WASHINGTON — Two Democratic senators on Wednesday introduced legislation echoing calls from the Obama administration to bar taxpayer-insured banks and their affiliates and subsidiaries from engaging in proprietary trading.
The bill, sponsored by Sens. Jeff Merkley of Oregon and Carl Levin of Michigan, is designed to "make banking boring again," according to a summary.
President Barack Obama proposed the "Volcker Rule," named after former Federal Reserve Chairman Paul Volcker, in January as the administration sought new ways to crack down on risk and size at financial companies.
Merkley and Levin's measure is stronger than what is likely to emerge from the Senate Banking Committee in the form of a broader financial overhaul. Committee members, locked in discussions about how to rewrite financial rules, are expected to water down the Volcker Rule by giving more discretion to regulators.

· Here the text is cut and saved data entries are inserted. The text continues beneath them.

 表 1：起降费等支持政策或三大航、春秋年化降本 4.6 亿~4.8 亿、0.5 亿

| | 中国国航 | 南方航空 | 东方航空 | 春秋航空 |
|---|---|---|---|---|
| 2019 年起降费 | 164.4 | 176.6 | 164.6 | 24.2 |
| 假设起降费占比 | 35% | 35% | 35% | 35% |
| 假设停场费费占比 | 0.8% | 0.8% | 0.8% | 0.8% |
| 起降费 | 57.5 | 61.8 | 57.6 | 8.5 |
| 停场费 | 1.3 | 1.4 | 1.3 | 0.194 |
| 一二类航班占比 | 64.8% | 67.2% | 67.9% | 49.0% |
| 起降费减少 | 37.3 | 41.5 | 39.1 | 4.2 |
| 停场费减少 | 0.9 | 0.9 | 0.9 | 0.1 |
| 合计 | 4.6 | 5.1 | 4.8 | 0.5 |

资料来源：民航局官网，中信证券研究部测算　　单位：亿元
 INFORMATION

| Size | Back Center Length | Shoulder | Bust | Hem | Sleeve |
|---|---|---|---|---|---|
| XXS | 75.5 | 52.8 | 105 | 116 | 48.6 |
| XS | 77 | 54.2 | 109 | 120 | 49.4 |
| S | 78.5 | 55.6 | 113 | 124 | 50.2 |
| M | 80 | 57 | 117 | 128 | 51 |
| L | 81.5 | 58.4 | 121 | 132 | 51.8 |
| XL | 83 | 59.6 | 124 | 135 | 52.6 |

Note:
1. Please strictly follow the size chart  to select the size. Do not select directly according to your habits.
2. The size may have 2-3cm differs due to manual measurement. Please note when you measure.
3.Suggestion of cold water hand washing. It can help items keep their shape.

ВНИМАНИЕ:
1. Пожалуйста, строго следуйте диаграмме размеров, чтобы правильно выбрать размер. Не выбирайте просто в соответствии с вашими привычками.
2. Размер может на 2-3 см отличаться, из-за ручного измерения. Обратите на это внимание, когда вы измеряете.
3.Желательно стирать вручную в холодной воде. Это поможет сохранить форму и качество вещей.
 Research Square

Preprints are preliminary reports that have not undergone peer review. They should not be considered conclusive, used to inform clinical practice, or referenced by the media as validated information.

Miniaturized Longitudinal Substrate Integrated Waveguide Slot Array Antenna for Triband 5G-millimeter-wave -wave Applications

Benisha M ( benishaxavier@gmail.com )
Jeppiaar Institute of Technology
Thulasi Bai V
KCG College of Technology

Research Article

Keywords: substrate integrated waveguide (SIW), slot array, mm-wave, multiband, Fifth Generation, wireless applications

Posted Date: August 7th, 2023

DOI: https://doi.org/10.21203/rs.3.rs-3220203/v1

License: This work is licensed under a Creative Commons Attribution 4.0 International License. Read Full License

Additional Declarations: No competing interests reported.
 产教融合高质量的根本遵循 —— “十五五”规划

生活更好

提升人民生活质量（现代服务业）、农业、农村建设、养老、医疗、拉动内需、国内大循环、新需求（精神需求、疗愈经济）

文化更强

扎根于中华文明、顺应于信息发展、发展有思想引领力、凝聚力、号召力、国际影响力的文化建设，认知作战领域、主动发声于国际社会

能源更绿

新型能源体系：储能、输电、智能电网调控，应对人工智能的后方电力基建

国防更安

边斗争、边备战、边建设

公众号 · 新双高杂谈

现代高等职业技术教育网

It is unclear how Merkley and Levin's measure will play into the broader financial regulatory rewrite. "This is the time to have the debate," said Merkley, who is a member of the committee. Levin is not.
Whatever financial package emerges from the talks among Chairman Christopher Dodd, D-Conn., and other lawmakers, it will be debated formally by the committee, giving members like Merkley the chance to offer their proposals as amendments.
"The circumstances on the ground put the issue before us. Commercial banks are now tied into highly risky investment houses," Merkley said Wednesday.
In addition to banning high-risk trades, Merkley and Levin's bill also would prohibit covered entities from investing in or sponsoring a hedge fund or private equity fund.
The bill would direct regulators to rein in high-risk trading for covered firms in a number of areas, including purchasing and selling government obligations, underwriting and market making to serve clients, and mitigating hedging activities.
Sens. Ted Kaufman, D-Del., Sherrod Brown, D-Ohio, and Jeanne Shaheen, D-N.H., joined Merkley and Levin in supporting the measure.